The Celts weren’t the only Indo-Europeans settling the European idyll. Balts, Slavs, Germans and Nordics nestled in - all the way north to the frozen scrags of Iceland. They each radiated a language, spiritual mindset and culture that tracks that of the early Vedic. At dawn, Germans daily slipped into cold, sacred rivers for ablution, chanting and wearing loose-flowing robes and a topknot in their long hair “so emblematic of the brahmins.” So recorded Tacitus, the adventurer Greek historian. The Slavs took seven steps around a holy fire in marriage. The Icelander saga - the Edda contains creation passages that are Upanishadic in tone.

Imagine a wide swath from Iceland, Ireland, the European west coast across southern Russia, the Caucus mountains, through Afghanistan and into India; that is the common ground for this unnamed mutual spiritual/cultural system. But there is more. The early Persians, the Hittites in ancient Turkey, and Greeks and Romans also spoke Indo-European language branches, and practiced parallel religions. The European, Asia Minor and Indian geography was blanketed by peoples speaking shared languages and following a single, multi-faceted mosaic of religions. Only Hinduism survived in India, though it mutated, and was nearly eclipsed by Buddhism. The Celtic religion survived most apparently in the ancient Irish faith and culture. Like the Vedas, the extant Old Irish literatures - memorized and transmitted through a 12-year training by an Irish bard/priest class who were the inheritors of the druids - are a window into Celtic thought and lifestyle. Again, like the early Vedas, the Old Irish sagas and hymns are at times locked in metaphor that we don’t hold the keys to. There are also vast gulfs of knowledge missing from the Old Irish literature, for the only existing material is that put into writing - for the first time - by Irish Christian monks in the 7th century ce. By that time, 700 years of Roman warfare and punitive politics (all the way to Britain) followed by Holy Roman Church hegemony (including Ireland) virtually extinguished the flames of the European pagan religions.

What remained was a Europe brightly misted in folk wisdom and sagas and inlaid with thousands of temple sites, holy groves and springs, stoneworks, fortresses, towns, cremation and burial grounds, sacred rivers, mountain eeries, seaside grottoes and treasure lakes all bearing names, artifacts and wisdom of the Celtic Gods, druids and culture, and other Indo-European pantheons. Most of what is considered Christian Europe is actually pagan Europe. Christmas day (December 25th) was usurped and inaccurately fixed by Christians from the Roman festival of Mithra. It came in turn from the Celt festival of the winter solstice, an astronomical event the druids observed to set the exact beginning of the new solar year-the same calculation brahmins made in India.

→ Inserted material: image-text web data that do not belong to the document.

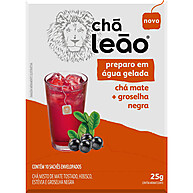Chá Leão Água Gelada: Mate com Groselha Negra - Refrescância! - imagem 2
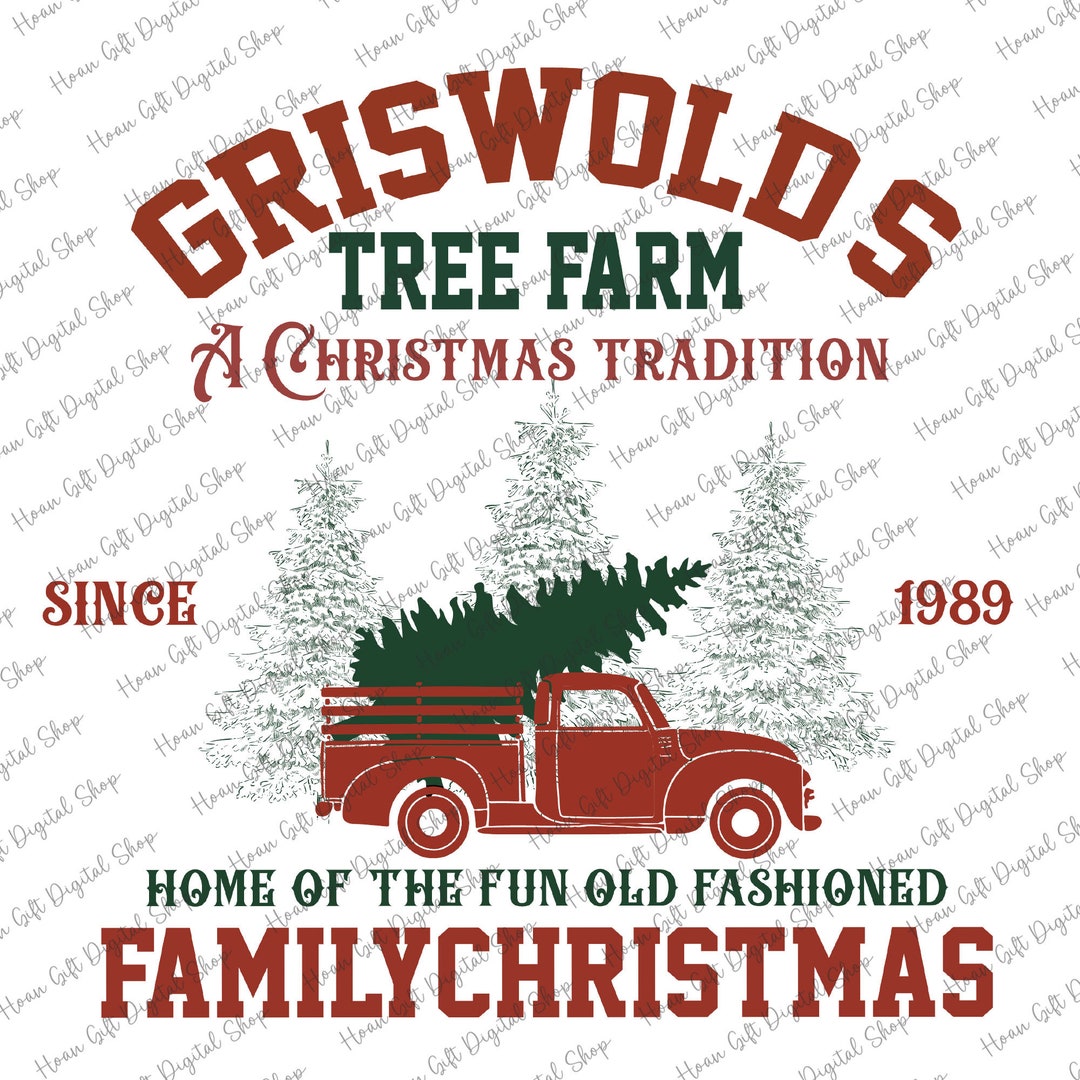 Griswold &amp; Co Christmas Png, Family Christmas Png, Christmas Tree Farm ...
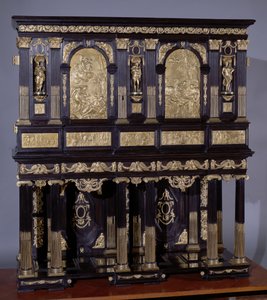 Das Medici-Kabinett, Französisch, ca. 1630 von Unbekannt Unbekannt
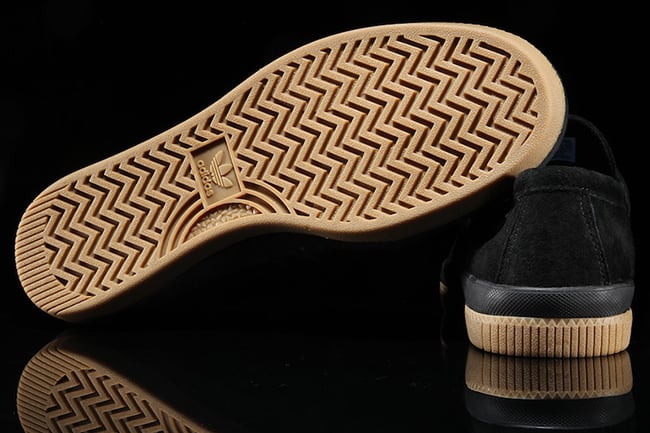 adidas Acapulco Black Suede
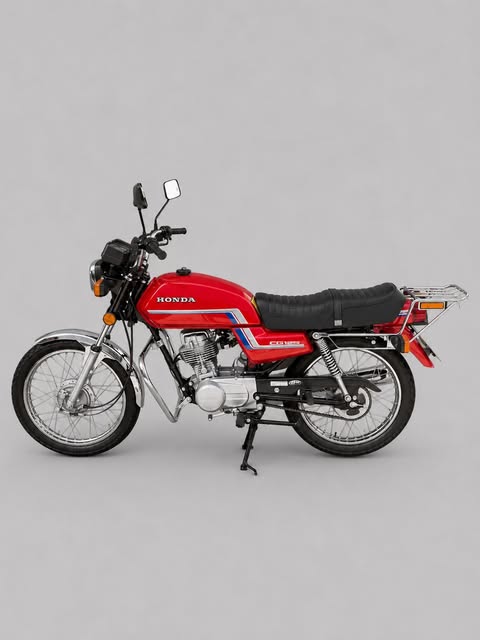HONDA CG 125 - Imagem 2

The connections between Celtism and Vedism are dazzlingly profuse, but they aren’t entirely dead branchings. They arch right into a hotel in County Kerry, Ireland, where historian Bryan McMahon plays a telling game with every Indian guest he meets. He hums some Irish folk music and asks them to complete the tune however they like. He says almost every time they will sing it like they already knew the song. “For me that is an indication that Indians and Irishmen have a common past.” A Celt/ druid renaissance is brewing in Europe and the US.